ACTIONS TO TAKE:
- 1) In the text on poverty during the pandemic, how many children and youth were out of school when school closures were at their peak?
- 2) Carry the text on pandemic-era poverty forward from its final sentence.

Even as the world’s richest few saw their reserves zooming and fortunes booming, loss of livelihoods, joblessness, destitution, hunger, displacement, eviction from rented homes and decline in nutrition has ensured that ranks of the starving, unwashed and roofless multitudes would only keep swelling in the years ahead. Here are a few snapshots of how poverty would ensnare more and more people:
- Last year, more than 180 countries temporarily closed their schools, leaving close to 1.7 billion children and youth out of school when closures were at their peak. Children in the poor countries were deprived of as much as four months of schooling, compared with six weeks for children in high income countries.
- One’s likelihood of dying from COVID-19 is significantly higher if he or she is poor. If he or she is black or indigenous community, it is likely to be higher still, for instance, in Brazil, afro-descendants were much more likely to die than White Brazilians. If their death rate had been the same as White people’s, then as of June 2020 over 9,200 afro-descendants would have still been alive.
- Explosion of hunger due to COVID-led loss of income is expected to have killed 6,000 people every day towards the end of 2020.
- An ILO report has said that, with almost 90% working in the informal economy in India, about 40 crore people were at the risk of falling deeper into poverty.

GIVEN INFORMATION:
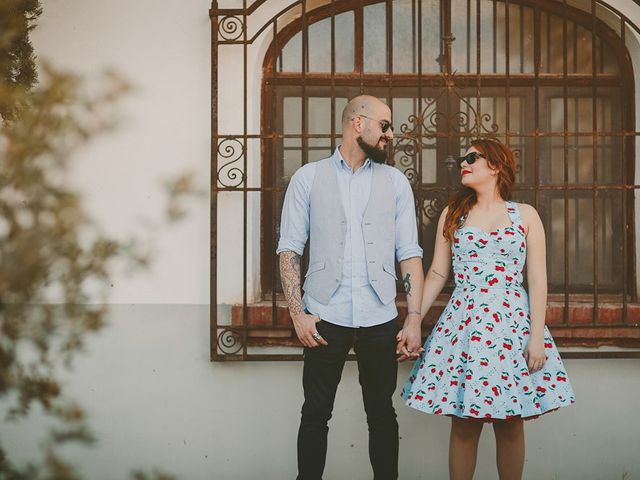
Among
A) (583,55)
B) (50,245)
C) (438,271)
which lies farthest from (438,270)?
(50,245)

RESULTS IN ORDER:
- 1) Close to 1.7 billion.

- 2)
Between the two contrasting portrayals of people, i.e., those rolling in wealth and the ones wallowing in poverty, stand the words of Antonio Guterres, UN Secretary General stand showing the humanity the path ahead of them. Choice would be theirs. He said: “COVID-19 has been likened to an X-ray, revealing fractures in the fragile skeleton of the societies we have built. It is exposing fallacies and falsehoods everywhere: The lie that free markets can deliver healthcare for all; the fiction that unpaid care work is not work; the delusion that we live in a post-racist world; the myth that we are all in the same boat. While we are all floating on the same sea, it is clear that some are in super yachts, while others are clinging to the debris drifting over their putrid waters.”
M A Siraj is Bengaluru based seasoned journalist who writes for a variety of newspapers including The Hindu, and news portals.